Market movers today
- Today is another quiet day in terms of economic data releases. In the afternoon, US housing starts, and building permits are due out, which will shed some light on the recent development in construction (where activity seems to be declining after a very hot period).
Covid-fears return: Risk assets tumbled across the board yesterday as covid-fears are once again returning to the forefront of investors’ minds with the number of new cases increasing in different parts of the world. U.S. authorities issued a travel warning, advising travellers going to the U.K. to reconsider their plans as the number of new cases hit more than 50,000 per day over the weekend, which is only some 10,000 below the levels seen in the beginning of the year. In the U.S. New York State recorded more than 1,000 new cases, the most since May, and in Texas covid-related hospitalisations reached above 3,000 for the first time in three months. Vaccines have appeared effective in lowering the correlation between new cases and hospitalisations, which should limit the need to re-impose strict lockdowns in countries with a high vaccine uptake.
EU rule of law: In a report due later today the European Commission officially warns of judicial independence being under pressure in both Poland and Hungary, while highlighting other threats to the rule of law such as corruption and favouritism.

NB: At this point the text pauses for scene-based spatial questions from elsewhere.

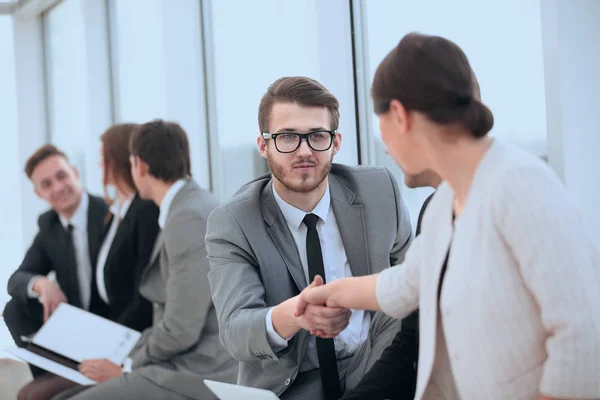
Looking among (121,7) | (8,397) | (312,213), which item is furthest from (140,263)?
(121,7)

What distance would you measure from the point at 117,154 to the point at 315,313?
106 inches

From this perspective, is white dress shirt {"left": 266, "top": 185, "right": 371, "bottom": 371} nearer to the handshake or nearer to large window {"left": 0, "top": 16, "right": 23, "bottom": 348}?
the handshake

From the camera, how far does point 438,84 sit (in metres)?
1.30

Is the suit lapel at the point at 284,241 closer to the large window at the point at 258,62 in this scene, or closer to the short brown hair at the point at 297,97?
the short brown hair at the point at 297,97

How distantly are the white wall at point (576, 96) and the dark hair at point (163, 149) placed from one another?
1686mm

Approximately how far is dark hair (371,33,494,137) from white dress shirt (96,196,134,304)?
287cm

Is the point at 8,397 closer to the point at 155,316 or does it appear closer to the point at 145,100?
the point at 155,316

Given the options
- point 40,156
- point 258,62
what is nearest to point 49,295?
point 40,156

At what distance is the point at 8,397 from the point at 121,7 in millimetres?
3436

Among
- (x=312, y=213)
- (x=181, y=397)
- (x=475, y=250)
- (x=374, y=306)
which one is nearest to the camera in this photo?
(x=475, y=250)

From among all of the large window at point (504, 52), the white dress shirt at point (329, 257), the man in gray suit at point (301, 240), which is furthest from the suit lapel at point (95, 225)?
the white dress shirt at point (329, 257)

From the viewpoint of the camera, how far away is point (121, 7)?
6555 millimetres

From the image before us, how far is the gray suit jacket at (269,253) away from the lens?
1.97 m

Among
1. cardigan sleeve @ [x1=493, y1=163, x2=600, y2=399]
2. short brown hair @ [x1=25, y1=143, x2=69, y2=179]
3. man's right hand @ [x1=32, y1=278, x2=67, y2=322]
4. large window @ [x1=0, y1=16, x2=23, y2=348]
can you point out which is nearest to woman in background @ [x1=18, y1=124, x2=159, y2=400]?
man's right hand @ [x1=32, y1=278, x2=67, y2=322]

The report is published as both countries’ applications for Next Generation EU funds are currently being assessed, with Poland applying for EUR 24bn and Hungary EUR 7bn. The Commission is under pressure from both MEPs and other member states to toughen up in order to ensure that core EU values are maintained across the union.

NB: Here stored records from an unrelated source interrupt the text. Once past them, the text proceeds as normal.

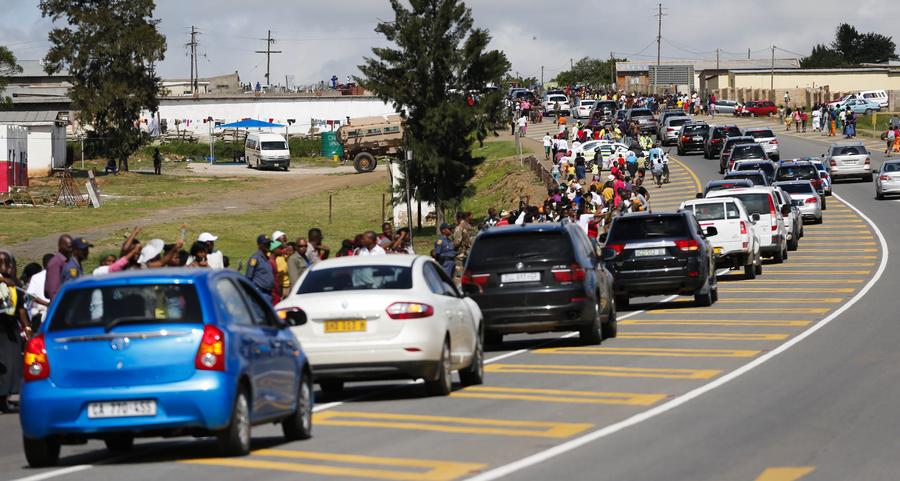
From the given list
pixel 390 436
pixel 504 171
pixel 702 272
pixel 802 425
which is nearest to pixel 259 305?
pixel 390 436

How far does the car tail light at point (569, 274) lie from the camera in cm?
2142

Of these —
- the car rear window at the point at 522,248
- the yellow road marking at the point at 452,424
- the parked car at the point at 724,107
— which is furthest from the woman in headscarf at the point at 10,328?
the parked car at the point at 724,107

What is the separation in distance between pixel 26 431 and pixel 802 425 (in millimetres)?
6227

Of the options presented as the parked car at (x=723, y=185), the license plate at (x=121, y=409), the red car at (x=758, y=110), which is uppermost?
the red car at (x=758, y=110)

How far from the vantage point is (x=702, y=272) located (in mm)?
27391

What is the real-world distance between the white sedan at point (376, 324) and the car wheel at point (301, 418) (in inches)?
78.0

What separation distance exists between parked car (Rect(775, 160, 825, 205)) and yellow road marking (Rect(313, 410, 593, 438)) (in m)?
42.0

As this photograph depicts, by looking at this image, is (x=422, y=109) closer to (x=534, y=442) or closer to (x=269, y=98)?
(x=534, y=442)

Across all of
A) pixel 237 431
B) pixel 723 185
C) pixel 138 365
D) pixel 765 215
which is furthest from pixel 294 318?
pixel 723 185

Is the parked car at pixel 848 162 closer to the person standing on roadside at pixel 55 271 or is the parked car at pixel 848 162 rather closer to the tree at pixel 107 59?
the tree at pixel 107 59

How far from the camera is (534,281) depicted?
21.4m

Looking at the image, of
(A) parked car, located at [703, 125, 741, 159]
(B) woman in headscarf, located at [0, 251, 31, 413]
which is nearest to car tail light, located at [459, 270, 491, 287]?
(B) woman in headscarf, located at [0, 251, 31, 413]

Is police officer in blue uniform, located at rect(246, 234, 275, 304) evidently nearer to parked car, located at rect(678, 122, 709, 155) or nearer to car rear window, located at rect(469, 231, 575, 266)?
car rear window, located at rect(469, 231, 575, 266)

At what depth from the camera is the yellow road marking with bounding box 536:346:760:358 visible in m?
20.0
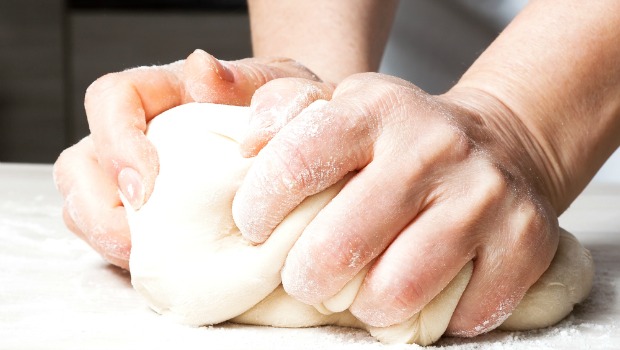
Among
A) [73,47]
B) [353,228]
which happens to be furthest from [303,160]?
[73,47]

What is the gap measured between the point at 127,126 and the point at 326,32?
1.96 ft

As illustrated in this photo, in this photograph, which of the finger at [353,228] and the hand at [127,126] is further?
the hand at [127,126]

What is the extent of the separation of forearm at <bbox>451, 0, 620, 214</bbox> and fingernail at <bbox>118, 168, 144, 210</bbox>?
38cm

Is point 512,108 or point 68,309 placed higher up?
point 512,108

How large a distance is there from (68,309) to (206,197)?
0.22 metres

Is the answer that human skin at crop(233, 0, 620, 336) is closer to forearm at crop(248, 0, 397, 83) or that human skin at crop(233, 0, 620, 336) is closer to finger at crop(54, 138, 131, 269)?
finger at crop(54, 138, 131, 269)

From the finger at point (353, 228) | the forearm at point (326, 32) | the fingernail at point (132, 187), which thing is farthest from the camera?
the forearm at point (326, 32)

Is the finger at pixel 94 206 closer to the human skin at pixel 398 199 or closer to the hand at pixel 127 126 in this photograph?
the hand at pixel 127 126

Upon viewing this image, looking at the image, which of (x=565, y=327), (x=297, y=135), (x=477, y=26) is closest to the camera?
(x=297, y=135)

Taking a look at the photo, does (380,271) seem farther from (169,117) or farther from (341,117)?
(169,117)

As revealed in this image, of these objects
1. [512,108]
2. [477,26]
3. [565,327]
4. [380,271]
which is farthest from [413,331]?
[477,26]

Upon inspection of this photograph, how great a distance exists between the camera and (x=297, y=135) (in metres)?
0.75

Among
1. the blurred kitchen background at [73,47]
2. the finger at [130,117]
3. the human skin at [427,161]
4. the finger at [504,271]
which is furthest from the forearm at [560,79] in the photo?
the blurred kitchen background at [73,47]

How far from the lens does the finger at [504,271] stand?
→ 786mm
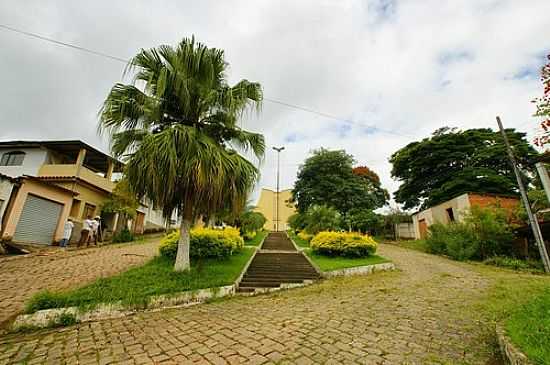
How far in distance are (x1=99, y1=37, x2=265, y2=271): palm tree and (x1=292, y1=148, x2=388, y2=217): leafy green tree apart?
1427cm

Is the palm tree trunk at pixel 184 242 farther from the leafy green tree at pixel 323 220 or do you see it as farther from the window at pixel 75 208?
the window at pixel 75 208

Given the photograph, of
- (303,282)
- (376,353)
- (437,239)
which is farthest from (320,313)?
(437,239)

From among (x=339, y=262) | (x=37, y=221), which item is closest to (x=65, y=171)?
(x=37, y=221)

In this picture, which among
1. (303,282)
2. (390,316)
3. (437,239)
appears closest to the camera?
(390,316)

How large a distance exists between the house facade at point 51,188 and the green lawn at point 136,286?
6786 millimetres

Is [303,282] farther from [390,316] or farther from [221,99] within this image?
[221,99]

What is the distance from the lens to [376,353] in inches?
125

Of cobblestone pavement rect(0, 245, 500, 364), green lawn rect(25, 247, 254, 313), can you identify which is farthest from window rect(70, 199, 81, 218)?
cobblestone pavement rect(0, 245, 500, 364)

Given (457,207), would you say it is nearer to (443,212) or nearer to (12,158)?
(443,212)

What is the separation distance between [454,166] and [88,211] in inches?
1181

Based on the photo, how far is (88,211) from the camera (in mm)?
16625

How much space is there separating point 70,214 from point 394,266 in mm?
18814

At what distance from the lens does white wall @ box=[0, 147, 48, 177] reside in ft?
54.0

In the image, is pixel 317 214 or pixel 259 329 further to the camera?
pixel 317 214
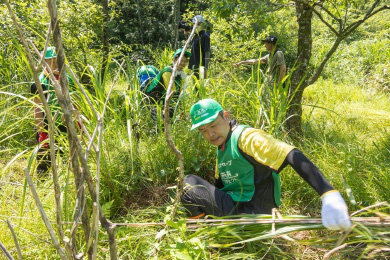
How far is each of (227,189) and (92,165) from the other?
905mm

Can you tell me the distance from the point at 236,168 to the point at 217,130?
258 mm

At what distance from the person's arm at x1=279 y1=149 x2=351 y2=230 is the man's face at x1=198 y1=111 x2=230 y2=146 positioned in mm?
443

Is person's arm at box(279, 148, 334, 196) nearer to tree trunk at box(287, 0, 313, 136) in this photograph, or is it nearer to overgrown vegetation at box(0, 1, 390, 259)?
overgrown vegetation at box(0, 1, 390, 259)

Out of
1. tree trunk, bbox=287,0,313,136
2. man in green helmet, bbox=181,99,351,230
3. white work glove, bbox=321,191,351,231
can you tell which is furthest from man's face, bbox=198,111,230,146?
tree trunk, bbox=287,0,313,136

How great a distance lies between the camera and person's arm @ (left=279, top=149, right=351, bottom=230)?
1.20 meters

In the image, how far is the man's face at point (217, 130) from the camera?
1.79 m

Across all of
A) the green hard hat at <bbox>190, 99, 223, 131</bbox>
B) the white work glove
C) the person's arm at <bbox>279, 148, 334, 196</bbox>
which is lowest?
the white work glove

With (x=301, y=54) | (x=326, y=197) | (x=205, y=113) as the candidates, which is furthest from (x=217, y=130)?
(x=301, y=54)

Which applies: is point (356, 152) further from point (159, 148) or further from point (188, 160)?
point (159, 148)

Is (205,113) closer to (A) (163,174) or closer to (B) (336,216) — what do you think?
(A) (163,174)

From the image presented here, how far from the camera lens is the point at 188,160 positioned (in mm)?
2305

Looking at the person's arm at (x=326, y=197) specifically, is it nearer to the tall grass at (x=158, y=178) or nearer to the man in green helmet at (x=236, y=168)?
the man in green helmet at (x=236, y=168)

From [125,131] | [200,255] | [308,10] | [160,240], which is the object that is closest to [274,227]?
[200,255]

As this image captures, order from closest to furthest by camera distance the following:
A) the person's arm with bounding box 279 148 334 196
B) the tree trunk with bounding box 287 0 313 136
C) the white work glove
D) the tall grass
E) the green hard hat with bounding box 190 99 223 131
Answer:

Equities: Equities, as other risk assets, naturally were under pressure yesterday with the S&P500 extending losses (-1.6%) in what has been difficult past seven days (the index is down 3% since last Monday). The VIX increased 4 points to the highest level since the beginning of May. This morning Asian indices are down roughly 1% (Hang Seng and Nikkei) whereas index futures in both Europe and the U.S. points to a stable opening later today.
FI: US government bond yields declined heavily on Monday performing along with other safe haven assets settling in at 1.19%, which was 9bp below the level at market open and 50bp below the levels in May. The move was almost solely driven by longer than 5y yields as curve flattened correspondingly. Longer dated U.S. inflation expectations have come lower in recent weeks, but not enough to keep real rates stable with the 10y USD real rate ending the day at -1.12%, which is only marginally above the all-time low recorded seven months ago.
FX: In a tough session for anything rhyming on reflation NOK FX unsurprisingly took the biggest losses with EUR/NOK back above the 10.50 threshold for the first time since January. USD, CHF, and not least JPY – the traditional winners in a global fixed income rally – all posted gains. Yet the sharp decline in USD real rates limited the appreciation of the USD. Industrial sensitive currencies such as EUR, SEK, and CNH did decent given the global environment while CAD, AUD, NZD joined NOK as the biggest underperformers.
Credit: Credit experienced another weak day on Monday, amid rising concerns about the Delta variant and general uncertainty about the economic recovery. This caused iTraxx Main to widen 1.7bp to 49.3bp, whilst iTraxx xover widened 9.2bp to 247.4bp. The primary market remains subdued due to the summer lull.